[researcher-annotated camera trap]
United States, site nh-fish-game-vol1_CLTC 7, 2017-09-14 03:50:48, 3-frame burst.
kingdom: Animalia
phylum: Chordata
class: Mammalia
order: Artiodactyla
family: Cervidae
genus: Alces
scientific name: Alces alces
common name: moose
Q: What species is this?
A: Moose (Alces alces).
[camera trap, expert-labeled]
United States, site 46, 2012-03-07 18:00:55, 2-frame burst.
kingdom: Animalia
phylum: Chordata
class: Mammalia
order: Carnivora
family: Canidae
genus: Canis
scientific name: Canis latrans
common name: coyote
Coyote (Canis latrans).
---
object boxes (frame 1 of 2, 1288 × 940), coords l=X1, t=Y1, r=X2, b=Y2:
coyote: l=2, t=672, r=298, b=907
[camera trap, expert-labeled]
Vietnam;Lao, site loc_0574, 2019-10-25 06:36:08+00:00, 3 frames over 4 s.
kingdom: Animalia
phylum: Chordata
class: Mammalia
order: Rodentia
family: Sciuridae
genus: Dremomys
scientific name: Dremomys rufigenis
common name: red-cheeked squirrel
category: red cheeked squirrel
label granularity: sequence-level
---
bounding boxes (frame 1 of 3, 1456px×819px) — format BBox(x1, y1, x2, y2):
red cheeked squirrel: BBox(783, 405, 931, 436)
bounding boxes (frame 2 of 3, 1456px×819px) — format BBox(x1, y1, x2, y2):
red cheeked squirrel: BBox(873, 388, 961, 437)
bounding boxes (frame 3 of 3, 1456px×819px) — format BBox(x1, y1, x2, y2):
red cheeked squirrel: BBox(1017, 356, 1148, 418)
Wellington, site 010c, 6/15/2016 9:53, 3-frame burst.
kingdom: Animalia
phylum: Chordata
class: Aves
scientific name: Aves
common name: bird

- [PROBLEM DETAILS]
Would you set the entries down again, exactly as they were written?

- [ANSWER SECTION]
[researcher-annotated camera trap]
United States, site nh-fish-game-vol1_CLTC 7, 2017-09-14 03:50:48, 3-frame burst.
kingdom: Animalia
phylum: Chordata
class: Mammalia
order: Artiodactyla
family: Cervidae
genus: Alces
scientific name: Alces alces
common name: moose
Q: What species is this?
A: Moose (Alces alces).
[camera trap, expert-labeled]
United States, site 46, 2012-03-07 18:00:55, 2-frame burst.
kingdom: Animalia
phylum: Chordata
class: Mammalia
order: Carnivora
family: Canidae
genus: Canis
scientific name: Canis latrans
common name: coyote
Coyote (Canis latrans).
---
object boxes (frame 1 of 2, 1288 × 940), coords l=X1, t=Y1, r=X2, b=Y2:
coyote: l=2, t=672, r=298, b=907
[camera trap, expert-labeled]
Vietnam;Lao, site loc_0574, 2019-10-25 06:36:08+00:00, 3 frames over 4 s.
kingdom: Animalia
phylum: Chordata
class: Mammalia
order: Rodentia
family: Sciuridae
genus: Dremomys
scientific name: Dremomys rufigenis
common name: red-cheeked squirrel
category: red cheeked squirrel
label granularity: sequence-level
---
bounding boxes (frame 1 of 3, 1456px×819px) — format BBox(x1, y1, x2, y2):
red cheeked squirrel: BBox(783, 405, 931, 436)
bounding boxes (frame 2 of 3, 1456px×819px) — format BBox(x1, y1, x2, y2):
red cheeked squirrel: BBox(873, 388, 961, 437)
bounding boxes (frame 3 of 3, 1456px×819px) — format BBox(x1, y1, x2, y2):
red cheeked squirrel: BBox(1017, 356, 1148, 418)
Wellington, site 010c, 6/15/2016 9:53, 3-frame burst.
kingdom: Animalia
phylum: Chordata
class: Aves
scientific name: Aves
common name: bird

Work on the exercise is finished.